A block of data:
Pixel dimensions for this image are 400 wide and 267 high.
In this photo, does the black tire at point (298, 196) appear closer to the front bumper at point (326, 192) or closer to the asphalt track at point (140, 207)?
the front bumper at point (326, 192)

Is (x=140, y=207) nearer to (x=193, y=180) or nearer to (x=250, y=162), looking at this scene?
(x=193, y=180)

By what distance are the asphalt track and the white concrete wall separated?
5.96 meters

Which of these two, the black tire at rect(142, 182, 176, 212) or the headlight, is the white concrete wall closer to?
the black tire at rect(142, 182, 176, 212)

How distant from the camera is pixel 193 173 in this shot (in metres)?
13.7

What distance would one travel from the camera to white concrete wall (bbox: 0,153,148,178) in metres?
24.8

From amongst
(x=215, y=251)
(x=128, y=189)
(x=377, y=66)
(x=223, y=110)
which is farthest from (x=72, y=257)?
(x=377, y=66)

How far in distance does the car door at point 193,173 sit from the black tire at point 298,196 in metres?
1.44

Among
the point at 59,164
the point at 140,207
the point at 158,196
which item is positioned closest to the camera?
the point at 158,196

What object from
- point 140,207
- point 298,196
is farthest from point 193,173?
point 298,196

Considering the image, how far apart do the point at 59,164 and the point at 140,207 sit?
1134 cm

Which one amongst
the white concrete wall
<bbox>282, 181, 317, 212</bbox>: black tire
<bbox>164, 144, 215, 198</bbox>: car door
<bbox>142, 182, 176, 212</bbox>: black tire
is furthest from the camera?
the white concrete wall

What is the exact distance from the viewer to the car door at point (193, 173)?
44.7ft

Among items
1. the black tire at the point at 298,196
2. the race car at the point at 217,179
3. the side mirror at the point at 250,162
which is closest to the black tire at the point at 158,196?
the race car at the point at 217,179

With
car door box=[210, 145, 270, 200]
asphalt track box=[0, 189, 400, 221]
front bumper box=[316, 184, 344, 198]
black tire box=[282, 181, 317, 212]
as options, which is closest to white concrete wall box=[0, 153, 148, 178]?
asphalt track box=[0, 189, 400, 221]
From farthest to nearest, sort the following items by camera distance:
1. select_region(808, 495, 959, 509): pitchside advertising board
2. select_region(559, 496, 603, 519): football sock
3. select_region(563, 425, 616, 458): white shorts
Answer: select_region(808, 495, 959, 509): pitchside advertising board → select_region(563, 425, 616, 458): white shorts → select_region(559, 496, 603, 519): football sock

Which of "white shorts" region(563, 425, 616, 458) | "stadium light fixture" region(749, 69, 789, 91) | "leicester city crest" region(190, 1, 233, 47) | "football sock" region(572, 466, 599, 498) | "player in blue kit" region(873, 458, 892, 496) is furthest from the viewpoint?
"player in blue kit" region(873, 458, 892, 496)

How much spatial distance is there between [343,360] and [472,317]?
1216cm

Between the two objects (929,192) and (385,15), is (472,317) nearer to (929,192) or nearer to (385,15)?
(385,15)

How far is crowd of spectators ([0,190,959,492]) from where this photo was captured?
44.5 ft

Work required: Return every one of the rows above word for word, with nothing changed.

Exercise answer:
Pixel dimensions for this image are 400 wide and 267 high.
In this photo, does the black tire at point (298, 196) appear closer to the front bumper at point (326, 192) or closer to the asphalt track at point (140, 207)?
the front bumper at point (326, 192)

Is (x=140, y=207) nearer to (x=193, y=180) or nearer to (x=250, y=162), looking at this scene?
(x=193, y=180)

By what distance are the asphalt track and the white concrete wall separated?
5.96 meters

Which of these two, the black tire at rect(142, 182, 176, 212) or the headlight, is the white concrete wall closer to?
the black tire at rect(142, 182, 176, 212)

How distant from the camera is pixel 193 173 in this shot (in metres)?
13.7

What distance would one travel from the camera to white concrete wall (bbox: 0,153,148,178) in metres?
24.8

From amongst
(x=215, y=251)
(x=128, y=189)
(x=377, y=66)
(x=223, y=110)
which is farthest from (x=72, y=257)?
(x=377, y=66)

How far in distance does the car door at point 193,173 sit from the black tire at point 298,196 in metres?
1.44

Among
the point at 59,164
the point at 140,207
the point at 158,196
which item is positioned closest to the camera?
the point at 158,196

What object from
- point 140,207
- point 298,196
is farthest from point 193,173?
point 298,196

Considering the image, how far apart do the point at 59,164 and the point at 140,207 sit?
1134 cm

Which one amongst
the white concrete wall
<bbox>282, 181, 317, 212</bbox>: black tire
<bbox>164, 144, 215, 198</bbox>: car door
<bbox>142, 182, 176, 212</bbox>: black tire
is furthest from the camera?
the white concrete wall

What is the exact distance from the viewer to the car door at point (193, 173)?
44.7ft

Among items
1. the black tire at the point at 298,196
2. the race car at the point at 217,179
3. the side mirror at the point at 250,162
which is closest to the black tire at the point at 158,196?
the race car at the point at 217,179

With
car door box=[210, 145, 270, 200]
asphalt track box=[0, 189, 400, 221]
front bumper box=[316, 184, 344, 198]
black tire box=[282, 181, 317, 212]
as options, which is closest to white concrete wall box=[0, 153, 148, 178]?
asphalt track box=[0, 189, 400, 221]
From farthest to nearest, sort the following items by camera distance:
1. select_region(808, 495, 959, 509): pitchside advertising board
2. select_region(559, 496, 603, 519): football sock
3. select_region(563, 425, 616, 458): white shorts
Answer: select_region(808, 495, 959, 509): pitchside advertising board → select_region(563, 425, 616, 458): white shorts → select_region(559, 496, 603, 519): football sock

Which of "white shorts" region(563, 425, 616, 458) | "stadium light fixture" region(749, 69, 789, 91) | "leicester city crest" region(190, 1, 233, 47) | "football sock" region(572, 466, 599, 498) | "player in blue kit" region(873, 458, 892, 496) is furthest from the viewpoint?
"player in blue kit" region(873, 458, 892, 496)

How much spatial distance is there between [343,360] and [472,317]?
1216cm

Between the two objects (929,192) and (385,15), is (472,317) nearer to (929,192) or nearer to (385,15)?
(385,15)

How far is crowd of spectators ([0,190,959,492]) from where this photo was captured?
44.5 ft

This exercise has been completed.